Selected passage:
━━━━━━━━━━━━━━━━━━━━━━━━━━━━━━

Exchangeability: The set $Y_1, Y_2, \ldots, Y_n$ is exchangeable if the joint probabilty $p(y_1, \ldots, y_n)$ is invariant to permutation of the indices. That is, for any permutation $\pi$ , $p(y_1, \ldots, y_n) = p(y_{\pi_1}, \ldots, y_{\pi_n})$ .

Theorem 1: All independent and identically distributed random variables are exchangeable.

Theorem 2 (de Finetti’s Theorem): A sequence of random variables $(y_1, y_2, \ldots)$ is infinitely exchangeable iff, for all $n$ , $p(y_1, \ldots, y_n) = \int \prod_{i = 1}^n p(y_i\mid \theta)P(d\theta)$ for some measure $P$ on $\theta$ .

━━━━━━━━━━━━━━━━━━━━━━━━━━━━━━

Tasks to carry out:
A. Answer these questions from the passage on exchangeability:
(i) For the set to be exchangeable, to what must its joint probability be invariant?
(ii) Which random variables does Theorem 1 state are exchangeable?
(iii) What name does the passage give to Theorem 2?
B. Reproduce the stretch of the passage on exchangeability from "Theorem 1: All" through "on $\theta$ .", keeping every character unchanged.
The rows placed after this sentence are separate material with no connection to the passage on exchangeability.

Rows from a spatial question set:
━━━━━━━━━━━━━━━━━━━━━━━━━━━━━━

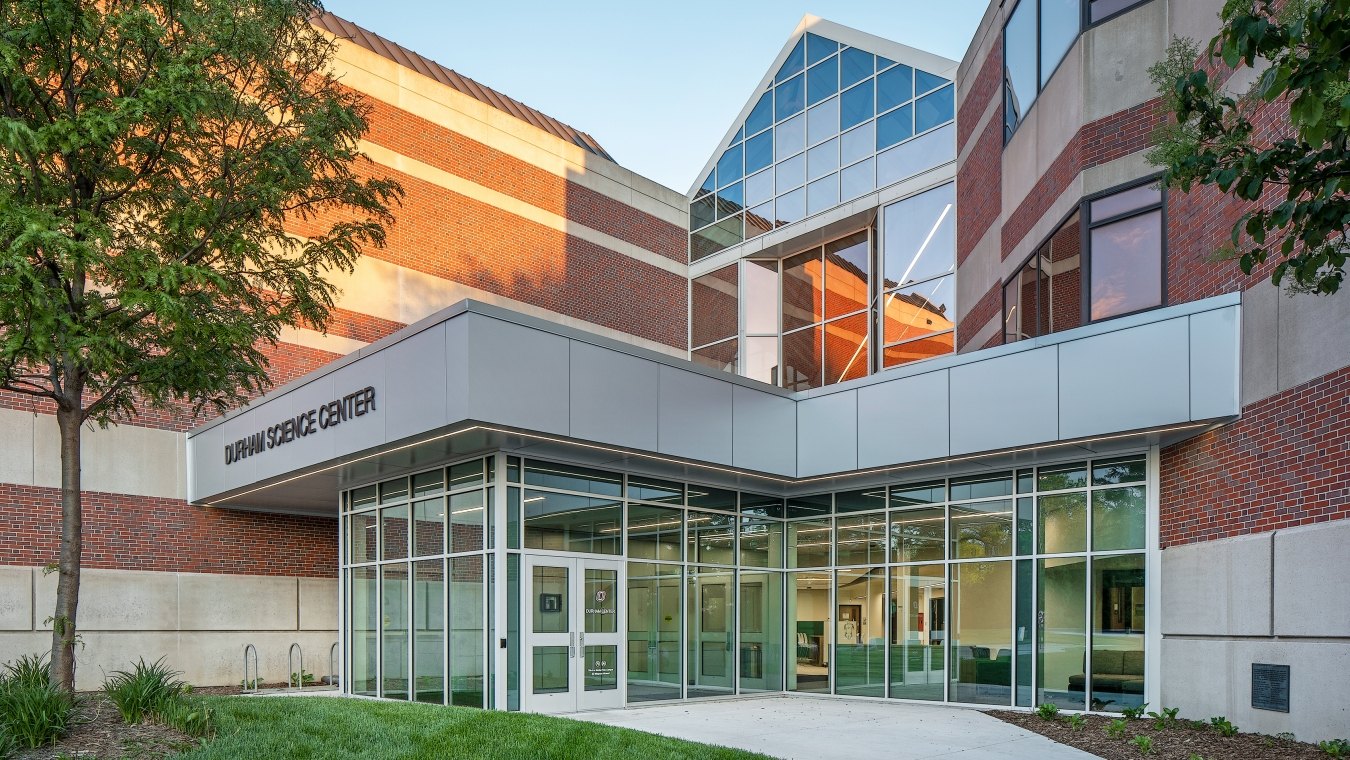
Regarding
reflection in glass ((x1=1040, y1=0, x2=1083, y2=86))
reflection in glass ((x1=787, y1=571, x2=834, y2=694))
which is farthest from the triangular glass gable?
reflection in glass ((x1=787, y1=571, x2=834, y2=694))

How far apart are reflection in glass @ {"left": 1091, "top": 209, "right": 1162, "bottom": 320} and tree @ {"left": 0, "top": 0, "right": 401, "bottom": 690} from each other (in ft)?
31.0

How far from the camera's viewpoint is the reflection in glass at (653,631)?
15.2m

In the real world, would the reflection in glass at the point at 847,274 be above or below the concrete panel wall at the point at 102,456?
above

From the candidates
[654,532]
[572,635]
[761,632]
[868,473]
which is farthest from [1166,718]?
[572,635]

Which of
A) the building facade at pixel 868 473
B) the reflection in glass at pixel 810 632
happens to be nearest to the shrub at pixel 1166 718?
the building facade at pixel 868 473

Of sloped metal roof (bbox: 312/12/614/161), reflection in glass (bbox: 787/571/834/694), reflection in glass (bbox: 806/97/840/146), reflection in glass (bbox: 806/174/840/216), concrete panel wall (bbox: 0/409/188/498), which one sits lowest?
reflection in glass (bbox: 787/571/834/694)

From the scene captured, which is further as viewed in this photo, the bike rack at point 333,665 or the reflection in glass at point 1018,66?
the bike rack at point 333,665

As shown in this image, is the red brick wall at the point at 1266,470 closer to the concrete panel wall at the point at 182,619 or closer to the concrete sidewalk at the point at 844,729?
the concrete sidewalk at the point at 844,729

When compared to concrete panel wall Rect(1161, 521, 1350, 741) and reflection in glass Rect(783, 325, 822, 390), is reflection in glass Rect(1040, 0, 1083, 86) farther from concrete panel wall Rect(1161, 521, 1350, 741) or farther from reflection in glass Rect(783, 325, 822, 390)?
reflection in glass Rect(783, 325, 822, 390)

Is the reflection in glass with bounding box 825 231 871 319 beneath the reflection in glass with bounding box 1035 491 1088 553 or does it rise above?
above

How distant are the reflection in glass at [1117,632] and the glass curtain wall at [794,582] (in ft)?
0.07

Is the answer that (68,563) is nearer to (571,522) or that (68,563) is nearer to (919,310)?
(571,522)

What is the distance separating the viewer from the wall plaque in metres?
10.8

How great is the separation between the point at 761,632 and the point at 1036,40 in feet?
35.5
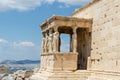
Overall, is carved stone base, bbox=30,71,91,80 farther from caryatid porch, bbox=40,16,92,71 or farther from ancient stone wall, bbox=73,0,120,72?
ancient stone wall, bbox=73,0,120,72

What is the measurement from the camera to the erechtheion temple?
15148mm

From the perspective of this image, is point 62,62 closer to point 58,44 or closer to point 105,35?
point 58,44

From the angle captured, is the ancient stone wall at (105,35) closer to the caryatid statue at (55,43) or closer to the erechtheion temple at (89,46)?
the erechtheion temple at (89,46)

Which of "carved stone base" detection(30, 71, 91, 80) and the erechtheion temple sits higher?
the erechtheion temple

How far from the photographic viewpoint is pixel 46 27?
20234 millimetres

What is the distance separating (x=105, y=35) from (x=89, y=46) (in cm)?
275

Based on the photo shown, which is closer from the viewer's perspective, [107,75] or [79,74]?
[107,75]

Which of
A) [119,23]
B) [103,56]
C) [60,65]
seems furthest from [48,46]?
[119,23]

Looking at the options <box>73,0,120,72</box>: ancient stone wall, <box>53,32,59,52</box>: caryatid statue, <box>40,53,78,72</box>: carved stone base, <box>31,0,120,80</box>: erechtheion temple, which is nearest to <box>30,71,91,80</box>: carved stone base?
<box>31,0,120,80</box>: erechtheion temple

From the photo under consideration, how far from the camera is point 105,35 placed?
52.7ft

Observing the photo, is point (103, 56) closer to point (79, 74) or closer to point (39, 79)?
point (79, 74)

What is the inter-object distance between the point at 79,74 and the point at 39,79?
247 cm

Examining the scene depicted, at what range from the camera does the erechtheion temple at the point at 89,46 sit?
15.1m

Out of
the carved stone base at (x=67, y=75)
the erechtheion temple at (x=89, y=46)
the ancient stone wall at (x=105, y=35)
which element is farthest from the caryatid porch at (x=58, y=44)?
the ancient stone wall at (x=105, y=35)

━━━━━━━━━━━━━━━━━━━━━━━━━━━━━━

Solutions to the problems:
A.
(i) Permutation of the indices.
(ii) All independent and identically distributed random variables.
(iii) De Finetti's Theorem.

B.
Theorem 1: All independent and identically distributed random variables are exchangeable.

Theorem 2 (de Finetti’s Theorem): A sequence of random variables $(y_1, y_2, \ldots)$ is infinitely exchangeable iff, for all $n$ , $p(y_1, \ldots, y_n) = \int \prod_{i = 1}^n p(y_i\mid \theta)P(d\theta)$ for some measure $P$ on $\theta$ .